- Written request: Arrange the lines of the listing below as a numbered list, omitting every blank line.
------------------------------
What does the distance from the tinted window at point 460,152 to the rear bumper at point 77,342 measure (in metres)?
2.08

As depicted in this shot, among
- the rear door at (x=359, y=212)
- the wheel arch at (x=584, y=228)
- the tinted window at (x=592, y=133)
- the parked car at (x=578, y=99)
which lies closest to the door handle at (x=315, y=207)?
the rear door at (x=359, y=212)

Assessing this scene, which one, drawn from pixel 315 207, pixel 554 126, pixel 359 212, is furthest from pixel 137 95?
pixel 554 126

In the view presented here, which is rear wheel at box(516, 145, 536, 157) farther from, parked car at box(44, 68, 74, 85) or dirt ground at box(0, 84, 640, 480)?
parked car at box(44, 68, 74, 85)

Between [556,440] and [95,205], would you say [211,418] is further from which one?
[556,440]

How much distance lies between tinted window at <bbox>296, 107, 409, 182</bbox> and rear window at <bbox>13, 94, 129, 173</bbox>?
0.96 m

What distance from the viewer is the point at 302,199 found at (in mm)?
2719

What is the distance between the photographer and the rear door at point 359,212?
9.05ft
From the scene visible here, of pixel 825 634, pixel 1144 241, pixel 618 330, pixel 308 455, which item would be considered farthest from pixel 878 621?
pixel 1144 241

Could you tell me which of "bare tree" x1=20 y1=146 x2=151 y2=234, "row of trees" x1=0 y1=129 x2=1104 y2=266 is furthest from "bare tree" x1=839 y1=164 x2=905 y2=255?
------------------------------
- Answer in full:
1. What does the distance from the tinted window at point 460,152 to the rear bumper at point 77,342 measure (in metres)?
2. 2.08
3. As depicted in this shot, among
4. - the rear door at (x=359, y=212)
5. - the wheel arch at (x=584, y=228)
6. - the tinted window at (x=592, y=133)
7. - the parked car at (x=578, y=99)
8. which lies closest to the door handle at (x=315, y=207)?
9. the rear door at (x=359, y=212)
10. Assessing this scene, which one, drawn from pixel 315 207, pixel 554 126, pixel 359 212, is furthest from pixel 137 95?
11. pixel 554 126
12. In the view presented here, which is rear wheel at box(516, 145, 536, 157) farther from, parked car at box(44, 68, 74, 85) or dirt ground at box(0, 84, 640, 480)?
13. parked car at box(44, 68, 74, 85)
14. Between [556,440] and [95,205], would you say [211,418] is further from which one?
15. [556,440]
16. How much distance lies between tinted window at <bbox>296, 107, 409, 182</bbox> and rear window at <bbox>13, 94, 129, 173</bbox>?
17. 0.96 m
18. What distance from the viewer is the point at 302,199 found at (in mm)?
19. 2719
20. What is the distance between the photographer and the rear door at point 359,212?
21. 9.05ft
22. From the scene visible here, of pixel 825 634, pixel 1144 241, pixel 618 330, pixel 308 455, which item would be considered farthest from pixel 878 621?
23. pixel 1144 241
24. Could you tell me which of "bare tree" x1=20 y1=146 x2=151 y2=234, "row of trees" x1=0 y1=129 x2=1104 y2=266 is furthest from "bare tree" x1=839 y1=164 x2=905 y2=255?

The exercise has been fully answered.